In the figure 1, three regions displaying different steam oxidation behavior have been defined as follows:

(I.) Non-protective behavior for mass gain above 10mg/cm² after 5,000h
(II.) Intermediate behavior for mass gain in the range 5-10mg/cm²
(III.) Protective behavior for mass gains below 5mg/cm².

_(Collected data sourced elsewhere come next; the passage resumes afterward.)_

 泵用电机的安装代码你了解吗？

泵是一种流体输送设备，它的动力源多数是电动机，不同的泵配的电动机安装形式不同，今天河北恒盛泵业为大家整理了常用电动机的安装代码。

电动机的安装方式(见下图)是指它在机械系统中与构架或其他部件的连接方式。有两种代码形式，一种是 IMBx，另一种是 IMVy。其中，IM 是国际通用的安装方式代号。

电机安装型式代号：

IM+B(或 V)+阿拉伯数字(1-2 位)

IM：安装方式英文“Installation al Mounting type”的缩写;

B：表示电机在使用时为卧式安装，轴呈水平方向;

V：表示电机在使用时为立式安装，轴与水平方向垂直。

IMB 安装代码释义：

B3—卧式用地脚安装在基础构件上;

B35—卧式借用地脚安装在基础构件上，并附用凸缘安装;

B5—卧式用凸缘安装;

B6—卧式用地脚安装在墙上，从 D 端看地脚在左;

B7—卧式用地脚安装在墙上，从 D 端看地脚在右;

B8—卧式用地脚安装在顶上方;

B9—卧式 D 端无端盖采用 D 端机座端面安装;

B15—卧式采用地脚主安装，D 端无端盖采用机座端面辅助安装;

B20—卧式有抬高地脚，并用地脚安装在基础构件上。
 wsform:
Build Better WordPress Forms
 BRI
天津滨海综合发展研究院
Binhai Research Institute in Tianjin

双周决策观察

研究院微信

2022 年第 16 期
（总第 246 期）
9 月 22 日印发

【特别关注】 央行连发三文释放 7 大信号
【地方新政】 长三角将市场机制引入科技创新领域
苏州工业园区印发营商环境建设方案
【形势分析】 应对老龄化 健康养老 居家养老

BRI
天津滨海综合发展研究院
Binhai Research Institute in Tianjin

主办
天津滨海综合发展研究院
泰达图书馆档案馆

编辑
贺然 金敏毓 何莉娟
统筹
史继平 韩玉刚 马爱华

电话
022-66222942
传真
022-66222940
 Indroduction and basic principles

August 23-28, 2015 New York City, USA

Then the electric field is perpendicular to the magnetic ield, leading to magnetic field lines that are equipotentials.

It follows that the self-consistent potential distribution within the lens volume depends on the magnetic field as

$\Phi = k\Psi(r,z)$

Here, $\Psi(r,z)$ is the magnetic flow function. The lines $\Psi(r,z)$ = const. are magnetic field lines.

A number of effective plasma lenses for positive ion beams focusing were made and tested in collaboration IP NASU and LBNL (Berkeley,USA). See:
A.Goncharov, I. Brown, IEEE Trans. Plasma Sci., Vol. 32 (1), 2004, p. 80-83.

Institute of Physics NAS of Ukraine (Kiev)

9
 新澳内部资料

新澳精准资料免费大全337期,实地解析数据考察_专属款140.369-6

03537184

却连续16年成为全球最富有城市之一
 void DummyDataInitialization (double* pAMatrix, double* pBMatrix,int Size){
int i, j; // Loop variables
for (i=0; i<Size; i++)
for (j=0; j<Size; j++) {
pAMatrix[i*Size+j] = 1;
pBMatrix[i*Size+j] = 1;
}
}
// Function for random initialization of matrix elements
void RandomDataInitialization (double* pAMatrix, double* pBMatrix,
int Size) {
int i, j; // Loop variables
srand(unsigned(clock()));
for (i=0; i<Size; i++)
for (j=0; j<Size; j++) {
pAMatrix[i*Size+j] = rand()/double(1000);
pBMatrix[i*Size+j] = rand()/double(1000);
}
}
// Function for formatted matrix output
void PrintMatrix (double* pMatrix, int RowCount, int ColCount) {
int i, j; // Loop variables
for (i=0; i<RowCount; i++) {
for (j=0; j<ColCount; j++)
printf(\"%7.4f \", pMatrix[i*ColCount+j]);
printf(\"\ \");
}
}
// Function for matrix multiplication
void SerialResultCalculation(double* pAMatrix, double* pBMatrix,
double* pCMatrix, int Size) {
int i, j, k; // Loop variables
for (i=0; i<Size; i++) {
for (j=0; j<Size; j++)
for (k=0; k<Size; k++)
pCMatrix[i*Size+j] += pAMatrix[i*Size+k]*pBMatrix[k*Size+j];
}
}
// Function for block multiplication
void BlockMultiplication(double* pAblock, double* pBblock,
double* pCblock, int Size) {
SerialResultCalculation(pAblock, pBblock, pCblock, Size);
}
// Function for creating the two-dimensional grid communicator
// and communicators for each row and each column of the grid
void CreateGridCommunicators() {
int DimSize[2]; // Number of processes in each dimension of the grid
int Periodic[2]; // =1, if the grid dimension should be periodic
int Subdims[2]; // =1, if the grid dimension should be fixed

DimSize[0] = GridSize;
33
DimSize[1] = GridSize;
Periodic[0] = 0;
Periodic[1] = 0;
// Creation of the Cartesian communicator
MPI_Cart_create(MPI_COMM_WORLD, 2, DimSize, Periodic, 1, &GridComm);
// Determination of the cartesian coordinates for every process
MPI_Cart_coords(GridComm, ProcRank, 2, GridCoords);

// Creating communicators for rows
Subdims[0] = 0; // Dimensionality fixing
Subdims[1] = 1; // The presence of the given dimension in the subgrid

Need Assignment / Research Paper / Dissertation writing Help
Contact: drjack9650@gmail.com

Correspondingly, the classification of different high Cr martensitic heat-resistant steels with respect to oxidation behavior was performed in the table 4 below. Regions I, II and III correspond to mass gains as described in Figure 1. The two example steels clearly outperform P91, P92, P122 and X20CrMoV11-1 with respect to steam oxidation resistance. The invention exhibits behavior comparable to VM12-SHC.

Table 4

	Mass gain (mg/cm²)
Test temperature (°C)	600°C	650°C
VM12-SHC	III	III
P92	I	I
X20CrMoV11-1	III	I
P122 (single phase)	III	II
Invention	III	III

According to the invention it is possible to provide a high chromium martensitic heat-resistant steel with enhanced creep properties and steam oxidation resistance that are used to produce tubes, pipes operating at high temperature in the power generation, chemical and petrochemical industry.

Claims

A seamless tube or pipe for high-temperature applications made of steel consisting of the following chemical composition in weight percent:
C: 0.10 to 0.16%

Si: 0.20 to 0.60%

Mn: 0.30 to 0.80%

P ≤0.020%

S ≤0.010%

Al ≤0.020%

Cr: 10.50to 12.00%

Mo: 0.10 to 0.60%

V: 0.15 to 0.30%

Ni: 0.10 to 0.40%

B: 0.008 to 0.015%

N: 0.002 to 0.020%

Co: 1.50 to 3.00%

W: 1.50 to 2.50%

Nb: 0.02 to 0.07%.

Ti between 0.001 and 0.005%
the balance of said steel being iron and unavoidable impurities.
A seamless tube or pipe according to claim 1 wherein: ^B / _N ≤ 1.5.
A seamless tube or pipe according to claim 1 or 2 wherein, in wt %: $1.00 % \leq Mo + 0.5 W \leq 1.50 %$
A seamless tube or pipe according to anyone of claims 1 to 3 wherein in wt %: $B - (\frac{11}{14}) (N - 10^{- (1 / 2.45) \cdot (logB + 6.81)} - (\frac{14}{48}) \cdot Ti) \geq 0.007$
A seamless tube or pipe according to anyone of claims 1 to 4 wherein, in wt.-%: $2.6 \leq 4 \cdot (Ni + Co + 0.5 \cdot Mn) - 20 \cdot (C + N) \leq 11.2$
A seamless tube or pipe according to anyone of claims 1 to 5 wherein the carbon content is between 0.13 and 0.16%.
A seamless tube or pipe according to anyone of claims 1 to 6 wherein the Mo content is between 0.30 and 0.60%.
A seamless tube or pipe according to anyone of claims 1 to 7 wherein the B content is between 0.0095 and 0.013%.
A seamless tube or pipe according to anyone of claims 1 to 8 wherein the microstructure comprises at least 95 % of tempered martensite, the balance being delta ferrite.
A seamless tube or pipe according to anyone of claims 1 to 9 wherein the microstructure comprises at least 98 % of tempered martensite, the balance being delta ferrite.
A seamless tube or pipe according to anyone of claims 1 to 10 wherein the microstructure is martensitic and free of delta ferrite.
Method of production of a seamless tube or pipe according to anyone of claims 1 to 11 comprising the following steps:
- casting a steel with a chemical composition according to anyone of claims 1 to 8,

- hot forming said steel,

- heating said steel and holding said steel for a time between 10 and 120 minutes in the temperature range between 1050 °C and 1170°C,

- cooling said steel down to room temperature,

- reheating said steel and holding said steel up to a tempering temperature TT that is between 750°C and 820°C for at least one hour,

- cooling said steel down to room temperature.
Method of production of a steel seamless tube or pipe according to claim 12 wherein the cooling step is done using air cooling or water cooling.